Council hears from China trip protestors
Just one week after Cape Coral City Council narrowly approved a taxpayer-funded trip to China for a city delegation of five, residents took to the podium Monday to express their displeasure.
Council voted 4-3 last week to approve the trip at a cost of $17,000.
The trip, which added an additional stop in Chengdu for a day before heading to Baise for two as part of a sister-city exchange, was not on the May 13 meeting agenda. Mayor Joe Coviello had tabled discussion the previous week in the wake of some Council concerns.
Those who voted against the trip – Councilmembers John Gunter, Jennifer Nelson and Jessica Cosden – had expressed concerns about transparency and protocol as not only was the matter not on the agenda, it also was not added at the start of the meeting as council rules state.
Resident Lynn Rosco was the most critical speaker this Monday, bringing up those issues and others, including possible public meeting violations and international concerns.

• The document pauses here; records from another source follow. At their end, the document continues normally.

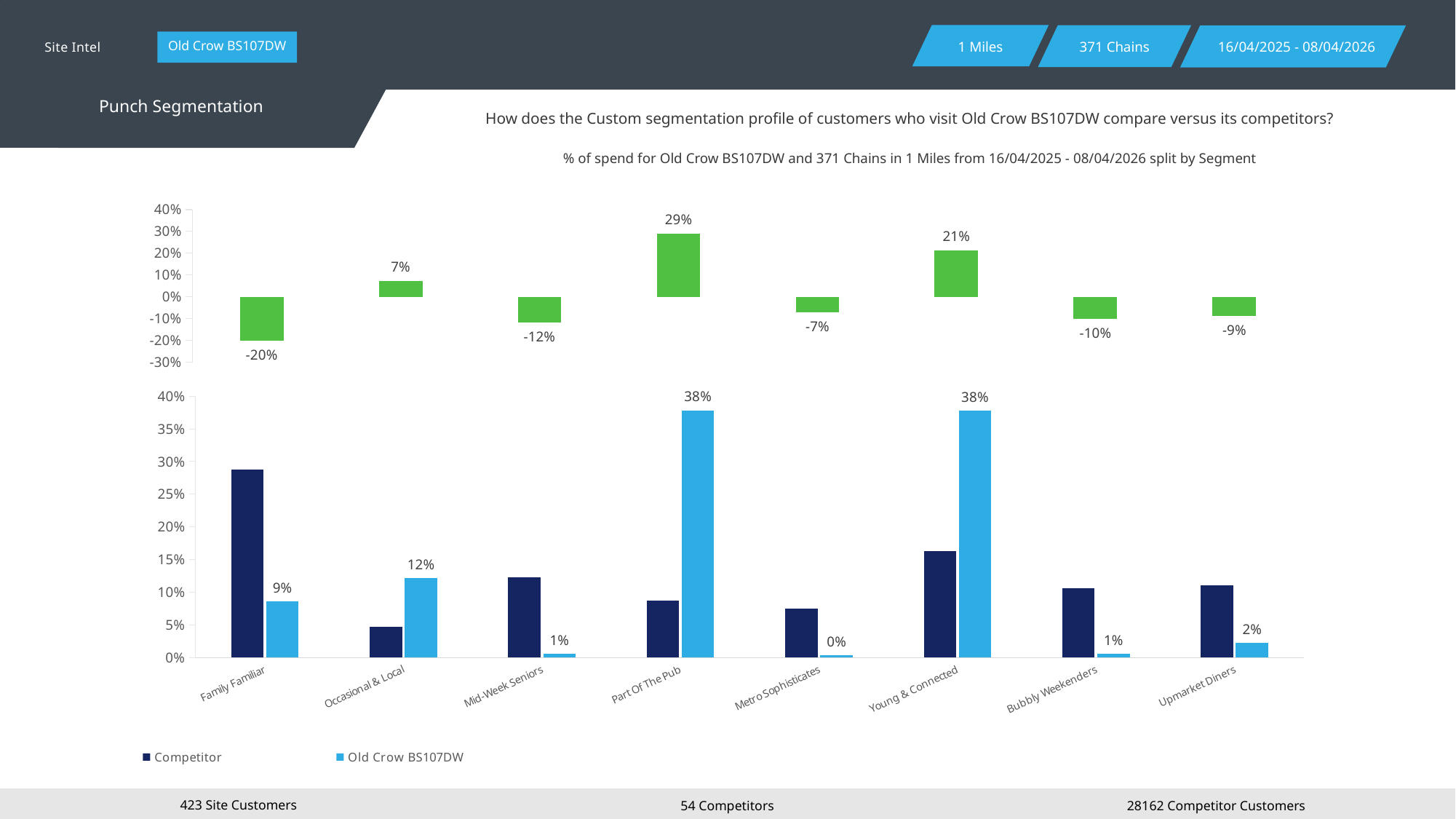
How many segments are shown on the x axis of the bottom chart? 8 In the bottom chart, for the Family Familiar segment, which is larger: the Competitor bar or the Old Crow BS107DW bar? Competitor In the top chart, which segment has the lowest value? Family Familiar In the bottom chart, is the Competitor value for Family Familiar greater or less than 25%? greater What type of chart is the bottom chart? Bar chart In the top chart, what is the difference between the Part Of The Pub value and the Young & Connected value? 8 percentage points In the bottom chart, which segment has the lowest Old Crow BS107DW value? Metro Sophisticates In the bottom chart, what is the value for Old Crow BS107DW in the Occasional & Local segment? 12% In the bottom chart, what is the value for Old Crow BS107DW in the Part Of The Pub segment? 38% In the top chart, which segment has the highest value? Part Of The Pub In the top chart, what is the value shown for the Family Familiar segment? -20% How many series does the legend of the bottom chart list? 2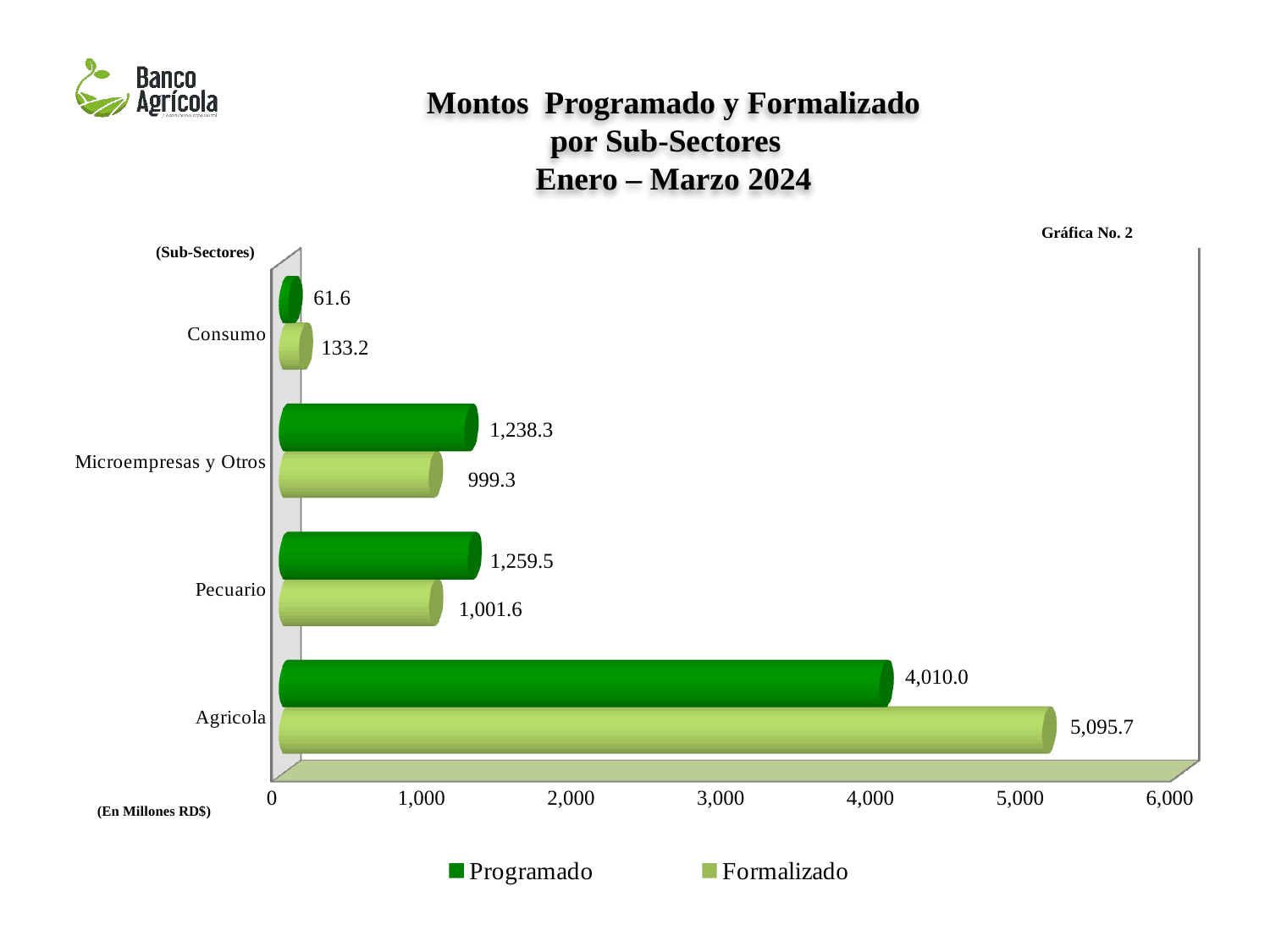
What is the Formalizado value for Pecuario? 1,001.6 What is the Programado value for Microempresas y Otros? 1,238.3 What kind of chart is shown on the slide? Bar chart Which sub-sector has the lowest Programado value? Consumo What is the Formalizado value for Consumo? 133.2 What is the difference between the Formalizado and Programado values for Agricola? 1,085.7 For Pecuario, which is larger: the Programado value or the Formalizado value? Programado Is the Formalizado value for Agricola greater or less than 5,000? greater What is the Programado value for Agricola? 4,010.0 How many series does the legend list? 2 How many sub-sectors are shown on the chart? 4 Which sub-sector has the highest Formalizado value? Agricola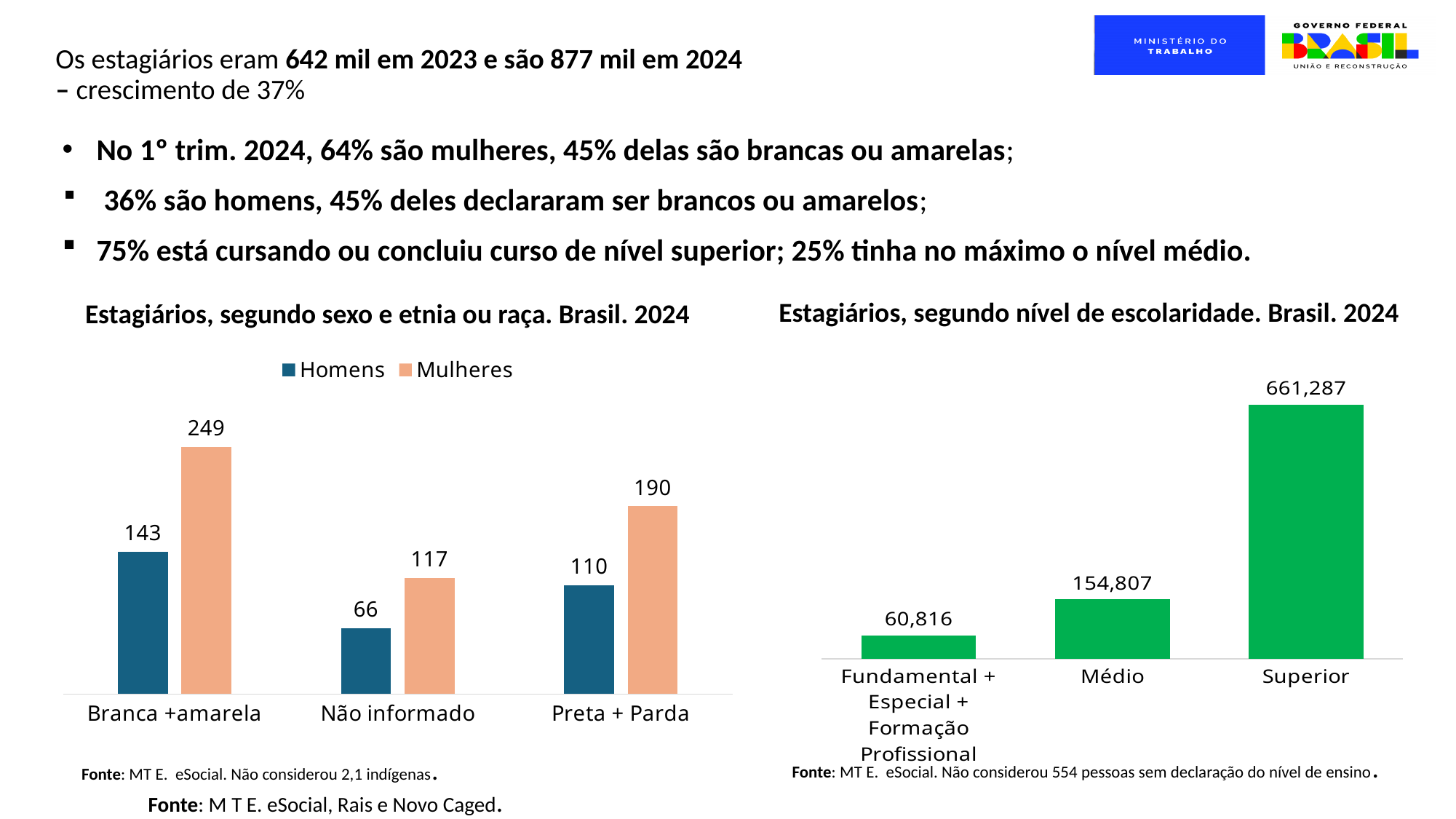
What kind of chart is 'Estagiários, segundo nível de escolaridade. Brasil. 2024'? Bar chart In the chart 'Estagiários, segundo sexo e etnia ou raça. Brasil. 2024', what is the difference between Mulheres and Homens in the Branca +amarela category? 106 In the chart 'Estagiários, segundo nível de escolaridade. Brasil. 2024', what is the difference between Superior and Médio? 506,480 How many series does the legend list in the chart 'Estagiários, segundo sexo e etnia ou raça. Brasil. 2024'? 2 In the chart 'Estagiários, segundo sexo e etnia ou raça. Brasil. 2024', what is the value for Mulheres in the Branca +amarela category? 249 In the chart 'Estagiários, segundo sexo e etnia ou raça. Brasil. 2024', what is the value for Homens in the Não informado category? 66 In the chart 'Estagiários, segundo sexo e etnia ou raça. Brasil. 2024', which category has the highest value for Homens? Branca +amarela In the chart 'Estagiários, segundo nível de escolaridade. Brasil. 2024', which category has the lowest value? Fundamental + Especial + Formação Profissional How many categories are shown in the chart 'Estagiários, segundo nível de escolaridade. Brasil. 2024'? 3 In the chart 'Estagiários, segundo nível de escolaridade. Brasil. 2024', what is the value for Superior? 661,287 In the chart 'Estagiários, segundo sexo e etnia ou raça. Brasil. 2024', what is the value for Mulheres in the Preta + Parda category? 190 In the chart 'Estagiários, segundo sexo e etnia ou raça. Brasil. 2024', which is larger: Homens in Preta + Parda or Mulheres in Não informado? Mulheres in Não informado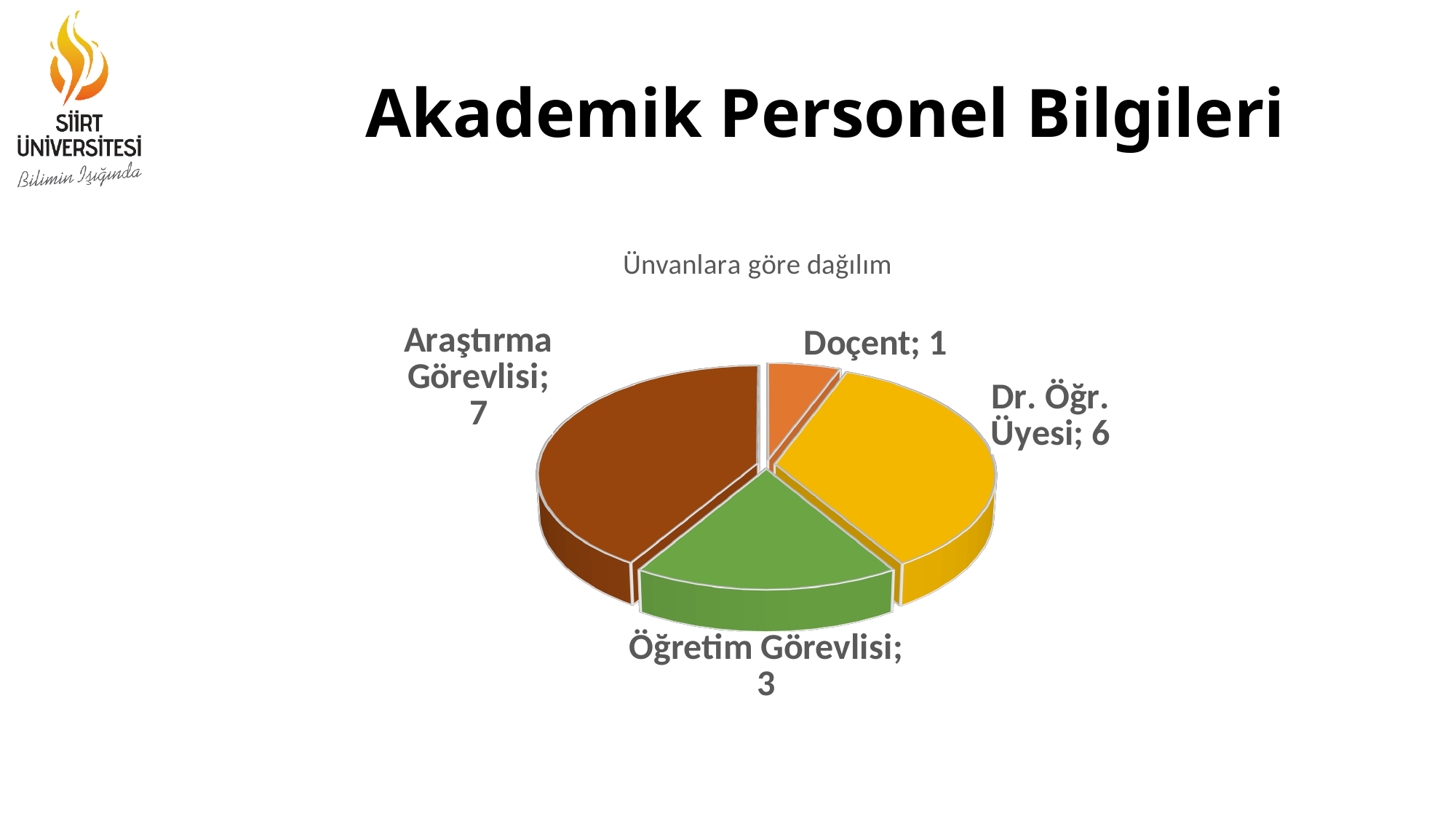
What is the value for Dr. Öğr. Üyesi? 6 What is the title of the chart? Ünvanlara göre dağılım What is the value for Doçent? 1 Which category has the largest slice? Araştırma Görevlisi Which category has the smallest slice? Doçent What is the total of all the slices in the pie chart? 17 How many slices does the pie chart have? 4 Which is larger, the value for Dr. Öğr. Üyesi or the value for Öğretim Görevlisi? Dr. Öğr. Üyesi What is the value for Öğretim Görevlisi? 3 What is the value for Araştırma Görevlisi? 7 What kind of chart is shown on the slide? pie chart What is the difference between the values for Araştırma Görevlisi and Öğretim Görevlisi? 4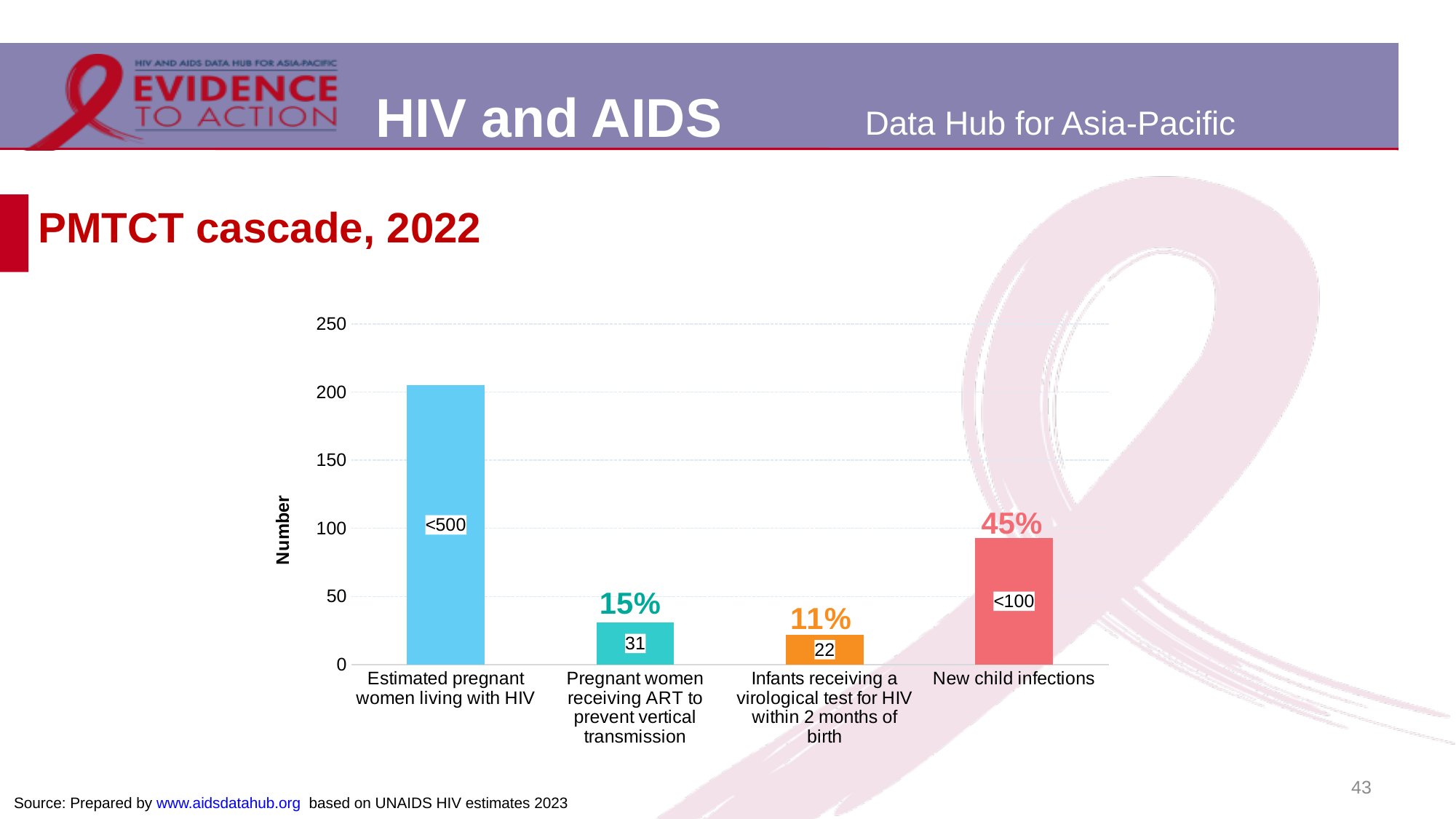
How many categories are shown on the x axis? 4 What data label is printed on the bar for estimated pregnant women living with HIV? <500 What percentage is shown above the bar for new child infections? 45% Which category has the shortest bar? Infants receiving a virological test for HIV within 2 months of birth What is the difference between the number of pregnant women receiving ART (31) and the number of infants receiving a virological test (22)? 9 What percentage is shown above the bar for pregnant women receiving ART to prevent vertical transmission? 15% What is the title of the chart? PMTCT cascade, 2022 Is the bar for estimated pregnant women living with HIV greater or less than 200? greater Which category has the tallest bar? Estimated pregnant women living with HIV What is the data label shown on the bar for pregnant women receiving ART to prevent vertical transmission? 31 What is the data label shown on the bar for infants receiving a virological test for HIV within 2 months of birth? 22 What data label is printed on the bar for new child infections? <100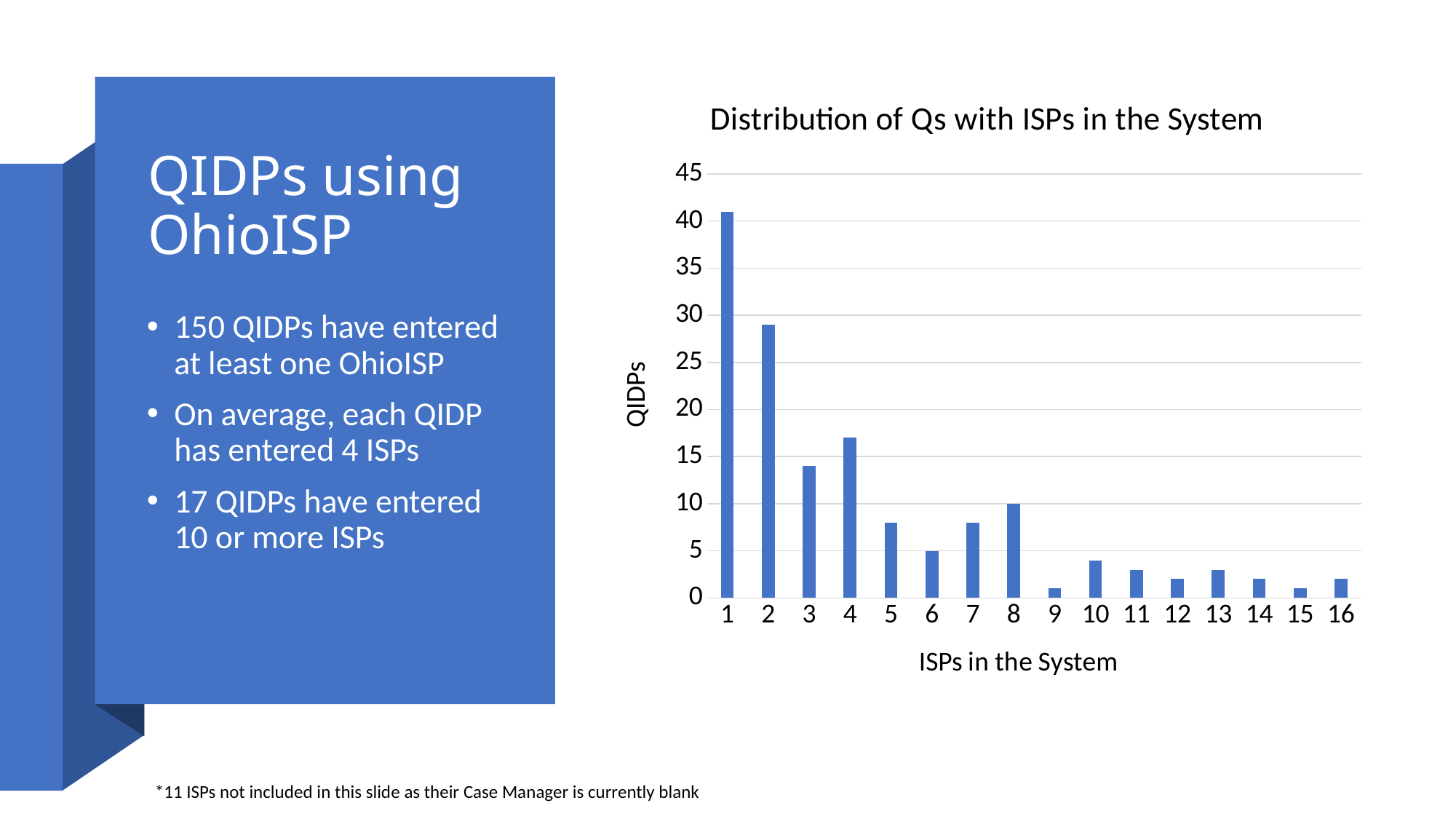
What is the label of the vertical axis of the chart? QIDPs Which has more QIDPs: 2 ISPs in the System or 3 ISPs in the System? 2 What is the title of the chart? Distribution of Qs with ISPs in the System Is the value for 2 ISPs in the System greater or less than 30? less Is the value for 1 ISP in the System greater or less than 35? greater How many categories (ISPs in the System) are shown on the x axis of the chart? 16 Which number of ISPs in the System has the highest number of QIDPs? 1 What kind of chart is shown on the slide? bar chart Is the value for 3 ISPs in the System greater or less than 15? less Which has more QIDPs: 3 ISPs in the System or 4 ISPs in the System? 4 Overall, do the number of QIDPs rise or fall as the number of ISPs in the System increases along the x axis? fall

“You ignored the people’s rights, your own rules and Florida law on transparency. If citizens broke your rules, you would be bent on penalizing us,” Rosco said in an exchange with the mayor. “Why do you insist on this trip in the middle of a trade war? What about the American companies we could be pursuing?”
John Karcher of the Northwest Cape Neighborhood Association said public input was everything but it was apparent last week’s “public” was loaded with those who spoke in favor of the trip.
“Public input was hijacked by an invited few who ensured the measure passed on an improper vote. Being sneaky only reduces people’s respect for you. Three council members stepped up and said we needed transparency and suggested an alternative (such as a special meeting). We thank them for their integrity,” Karcher said.
Former mayor Marni Sawicki also spoke, saying that when the sister city idea started in her administration and it was simply a proclamation.
“If this trip had been brought to me, I would have asked questions such as what are the benefits and where would they go,” Sawicki said.
After public comment, Council-member John Carioscia asked City Attorney Dolores Menendez her legal opinion on whether council a violated state Sunshine Laws with its vote.
Menendez said council did not.
“The statutes require citizen input before most votes are taken. That does not have to happen right before the votes are taken, nor at the same meeting,” Menendez said. “There have been ample opportunities to do that. In fact, there have been 10 or 15 times to do that since the trip was proposed.”